**Consigne écrite 1**:
Recopiez à l'identique les entrées, depuis la ligne contenant « From the picture's » jusqu'à la fin des entrées, ces deux limites incluses.

**Passage fourni**:
__________________________________________________

Voici 2 pistes pour amorcer ce travail, des directions qui peuvent être facilement testées et qui, combinées, peuvent déjà favoriser la mise à distance du passé. Ces outils, nous les utilisons régulièrement comme amorce, avant de les ajuster et de les amplifier ensuite par un travail en hypnose.

A : Rejeter les souvenirs vers le passé

1 : Prenez-vous quelques minutes pour penser à votre activité sportive : quelles sont les images, pensées, souvenirs qui vous viennent ? Laissez venir tout ce qui surgit dans votre esprit et notez simplement ce qui génère de l’émotion, agréable, comme désagréable.

Ce qui revient est parfois symbolique et subjectif : ne cherchez ni à transformer ni à amplifier quoi que ce soit : vous devez laisser votre mental créer ses propres associations d’idées.

__________________________________________________

**Données affichées**:
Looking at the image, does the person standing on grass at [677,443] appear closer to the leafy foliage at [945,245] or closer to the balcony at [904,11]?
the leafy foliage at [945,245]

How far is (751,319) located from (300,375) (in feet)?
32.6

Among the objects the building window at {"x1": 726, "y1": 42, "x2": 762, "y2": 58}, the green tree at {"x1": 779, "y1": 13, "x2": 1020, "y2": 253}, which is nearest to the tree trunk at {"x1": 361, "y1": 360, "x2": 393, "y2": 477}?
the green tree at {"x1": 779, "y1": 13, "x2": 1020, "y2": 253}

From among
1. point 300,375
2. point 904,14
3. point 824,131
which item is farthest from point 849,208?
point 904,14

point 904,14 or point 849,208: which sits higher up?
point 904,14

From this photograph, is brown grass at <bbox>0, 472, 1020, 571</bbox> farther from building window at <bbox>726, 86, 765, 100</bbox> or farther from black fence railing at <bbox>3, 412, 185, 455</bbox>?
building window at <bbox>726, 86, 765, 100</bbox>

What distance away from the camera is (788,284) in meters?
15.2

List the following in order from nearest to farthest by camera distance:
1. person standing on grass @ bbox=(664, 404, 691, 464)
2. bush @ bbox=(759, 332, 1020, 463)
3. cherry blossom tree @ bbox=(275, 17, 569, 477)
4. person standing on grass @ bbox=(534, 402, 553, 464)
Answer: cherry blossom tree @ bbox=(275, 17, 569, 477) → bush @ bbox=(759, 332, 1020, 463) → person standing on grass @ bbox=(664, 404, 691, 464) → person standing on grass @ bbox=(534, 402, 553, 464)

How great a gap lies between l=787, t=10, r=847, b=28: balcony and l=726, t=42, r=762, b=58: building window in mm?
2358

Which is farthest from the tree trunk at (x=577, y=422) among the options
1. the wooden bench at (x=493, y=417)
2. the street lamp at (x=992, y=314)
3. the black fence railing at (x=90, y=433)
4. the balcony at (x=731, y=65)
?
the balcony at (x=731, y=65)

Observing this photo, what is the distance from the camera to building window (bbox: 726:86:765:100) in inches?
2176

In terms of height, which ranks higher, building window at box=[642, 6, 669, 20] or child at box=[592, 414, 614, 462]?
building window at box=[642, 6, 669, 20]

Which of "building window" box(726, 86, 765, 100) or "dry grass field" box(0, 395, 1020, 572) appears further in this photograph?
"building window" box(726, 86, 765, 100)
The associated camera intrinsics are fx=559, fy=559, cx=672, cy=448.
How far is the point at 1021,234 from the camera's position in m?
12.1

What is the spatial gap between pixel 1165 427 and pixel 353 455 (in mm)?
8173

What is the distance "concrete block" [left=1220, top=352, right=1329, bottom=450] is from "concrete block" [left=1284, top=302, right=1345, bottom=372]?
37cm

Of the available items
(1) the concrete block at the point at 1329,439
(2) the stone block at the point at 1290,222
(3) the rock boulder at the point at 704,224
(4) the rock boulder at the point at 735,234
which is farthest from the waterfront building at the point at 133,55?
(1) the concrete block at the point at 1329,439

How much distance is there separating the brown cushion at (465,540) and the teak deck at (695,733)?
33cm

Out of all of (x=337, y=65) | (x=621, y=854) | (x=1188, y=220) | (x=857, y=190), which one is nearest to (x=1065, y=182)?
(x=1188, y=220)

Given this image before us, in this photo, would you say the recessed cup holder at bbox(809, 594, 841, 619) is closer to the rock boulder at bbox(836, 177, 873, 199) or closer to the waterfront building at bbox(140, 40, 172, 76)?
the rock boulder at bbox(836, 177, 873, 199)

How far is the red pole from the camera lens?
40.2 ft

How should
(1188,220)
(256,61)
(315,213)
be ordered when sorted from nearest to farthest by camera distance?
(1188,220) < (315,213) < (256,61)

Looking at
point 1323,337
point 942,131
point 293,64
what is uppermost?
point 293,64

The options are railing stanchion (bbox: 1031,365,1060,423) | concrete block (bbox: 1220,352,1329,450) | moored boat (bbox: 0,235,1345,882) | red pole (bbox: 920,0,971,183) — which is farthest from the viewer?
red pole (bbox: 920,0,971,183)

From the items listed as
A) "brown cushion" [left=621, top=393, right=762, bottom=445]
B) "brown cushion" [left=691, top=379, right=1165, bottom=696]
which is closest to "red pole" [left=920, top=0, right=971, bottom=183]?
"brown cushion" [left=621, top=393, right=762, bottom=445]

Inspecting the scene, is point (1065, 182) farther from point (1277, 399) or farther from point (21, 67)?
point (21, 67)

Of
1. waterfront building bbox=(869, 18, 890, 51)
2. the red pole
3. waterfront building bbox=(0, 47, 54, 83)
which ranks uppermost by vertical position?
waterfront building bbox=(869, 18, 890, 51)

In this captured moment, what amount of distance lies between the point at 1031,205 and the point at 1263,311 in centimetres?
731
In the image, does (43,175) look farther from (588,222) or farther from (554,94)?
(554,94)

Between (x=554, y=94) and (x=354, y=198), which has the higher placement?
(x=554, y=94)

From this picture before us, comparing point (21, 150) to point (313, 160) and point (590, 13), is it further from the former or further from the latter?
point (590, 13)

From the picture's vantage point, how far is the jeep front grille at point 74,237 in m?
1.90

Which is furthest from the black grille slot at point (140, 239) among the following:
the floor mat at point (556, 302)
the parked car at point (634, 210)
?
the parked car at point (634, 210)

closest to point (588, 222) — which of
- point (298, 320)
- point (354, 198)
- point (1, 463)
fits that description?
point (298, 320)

__________________________________________________

**Consigne écrite 2**:
Selon le passage fourni, pourquoi convient-il de ne chercher ni à transformer ni à amplifier ce qui revient à l'esprit lorsque l'on pense à son activité sportive ?

**Réponse 1**:
From the picture's vantage point, how far is the jeep front grille at point 74,237 in m?
1.90

Which is furthest from the black grille slot at point (140, 239) among the following:
the floor mat at point (556, 302)
the parked car at point (634, 210)
?
the parked car at point (634, 210)

closest to point (588, 222) — which of
- point (298, 320)
- point (354, 198)
- point (1, 463)
fits that description?
point (298, 320)

**Réponse 2**:
Parce que vous devez laisser votre mental créer ses propres associations d'idées. Ce qui revient étant parfois symbolique et subjectif, il s'agit de laisser venir tout ce qui surgit et de noter simplement ce qui génère de l'émotion.